Wednesday, March 4, 2020 - 4:00pm to 4:30pm
Event Calendar Category
LIDS & Stats Tea
Speaker Name
Anish Agarwal
Affiliation
LIDS
Building and Room Number
LIDS Lounge
A major bottleneck of the current Machine Learning workflow is the time consuming and error-prone engineering required to get data from a DB/warehouse so that an appropriately chosen prediction method can be applied to it.
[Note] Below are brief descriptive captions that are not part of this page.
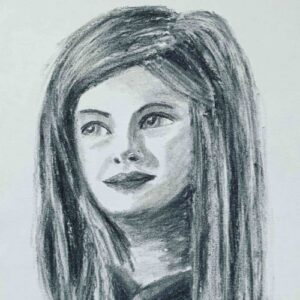 Day 34 - Quick charcoal drawing without reference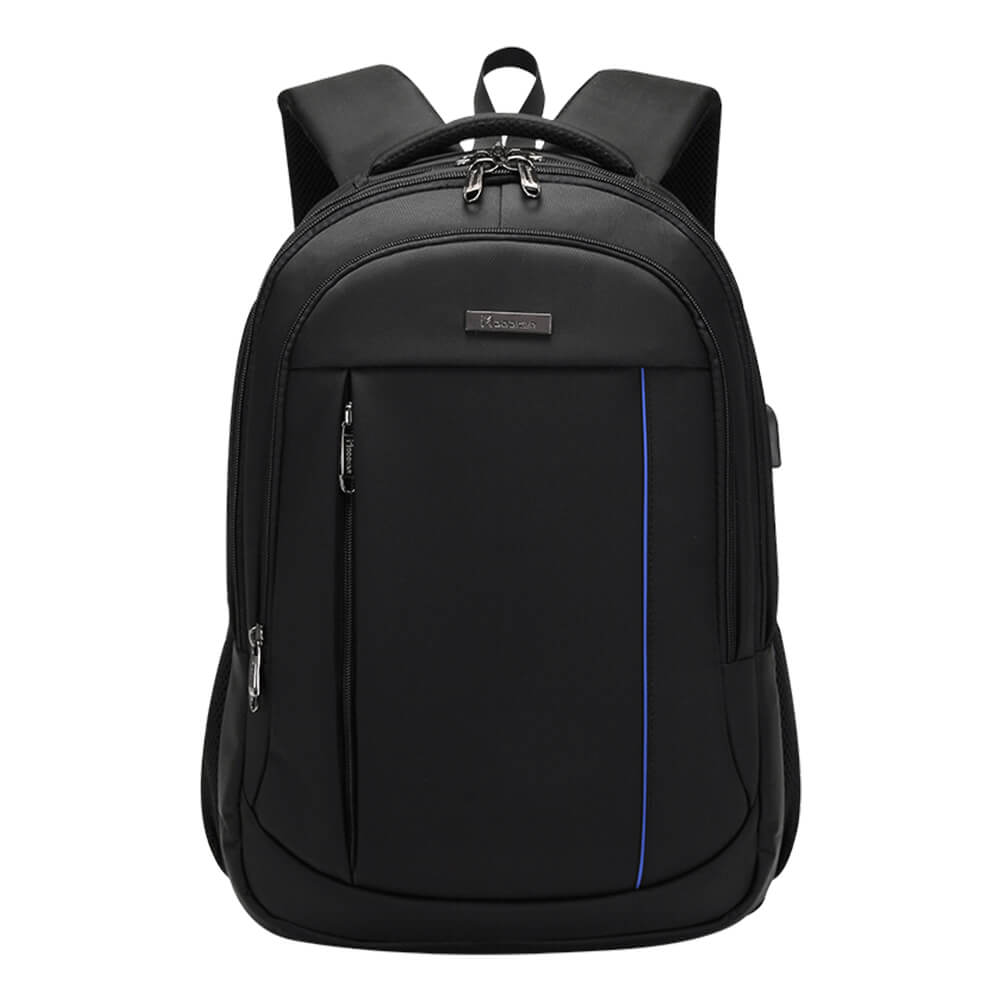 Anti-theft Travel Backpack Fit 15'' Laptop with USB Charging - Modoker
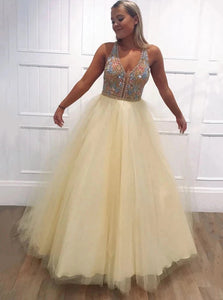 A-line Tulle Beading V Neck Long Prom Dresses Keyhole Evening Dress PO275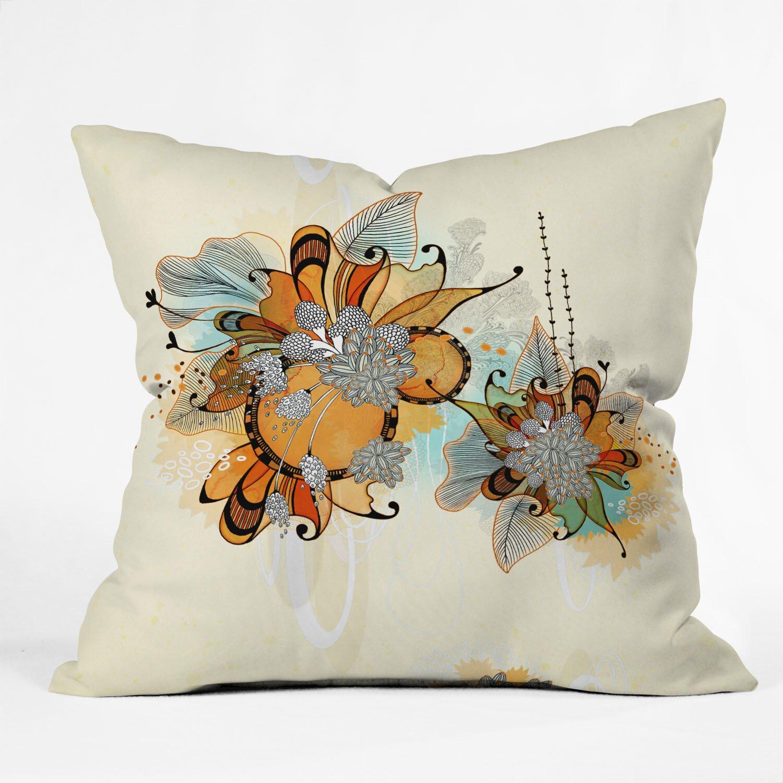 Throw Pillow Designs : DENY Designs Iveta Abolina Sunset Throw Pillow & Reviews Wayfair.ca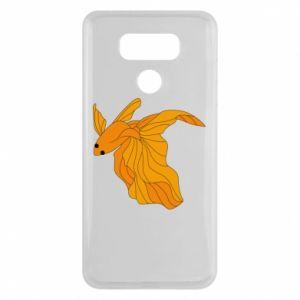 LG G6 Case Goldfish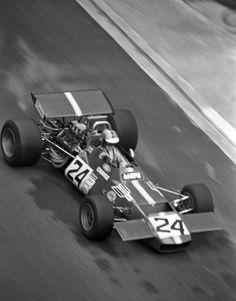 1970 Pires Courage, Frank Williams Team, De Tomaso 38 Ford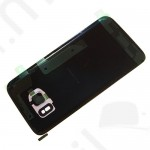 Akkufedél Samsung SM-G930 Galaxy S7 hátlap fekete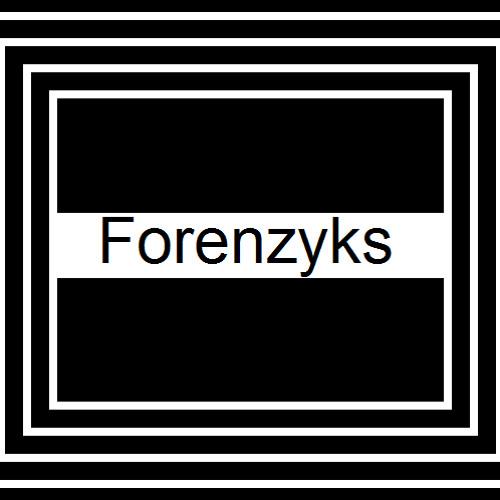Forenzyks's avatar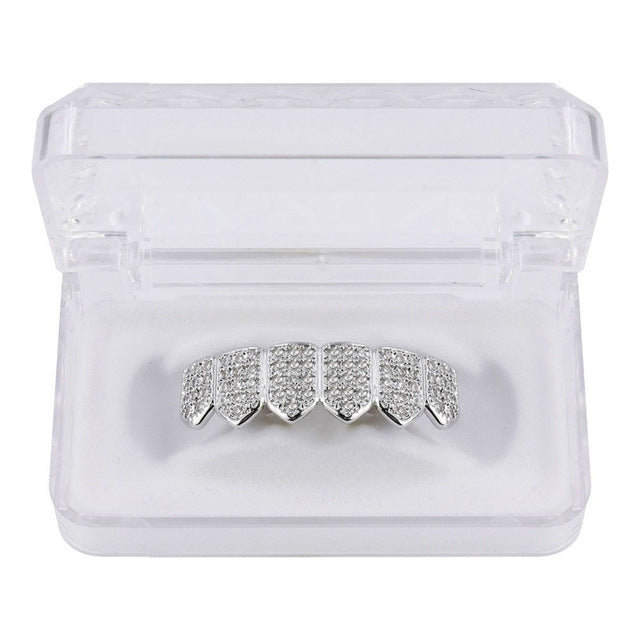 UWIN Shining Hip Hop GRILLs Iced Out AAA Zircon Fang Mouth Teeth Grills Caps Top & Bottom Grill Set Men Women Grills - OGClout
To address this challenge, the objective of this work is to explore the feasibility of direct integration of predictive functionality into a time series DB, i.e., a proof-of-concept predictive time series DB. Ideally, a predictive DB should not only have competitive statistical accuracy compared to state-of-the-art prediction algorithms (e.g. neural network-based approaches), it needs to additionally: (i) provide an intuitive user (SQL) interface for making a “predictive query”; (ii) ensure this additional predictive DB functionality does not have significant overhead, i.e., has comparable computational performance with respect to the alternative of layering a predictive model on top of a DB. As our main contribution, we explicitly instantiate such a proof-of-concept, tspDB (available at tspdb.mit.edu), which extends PostgreSQL by adding a “prediction index”. We show tspDB achieves both state of the art statistical performance (compared to modern neural network-based approaches) and is orders of magnitude more computationally efficient (in terms of time to build a prediction and time to answer a prediction query).
Anish is a 4th year Ph.D. student in LIDS advised by Prof. Munther Dahleh and Prof. Devavrat Shah. His interests are in high-dimensional statistics, systems for machine learning and the design of data marketplaces.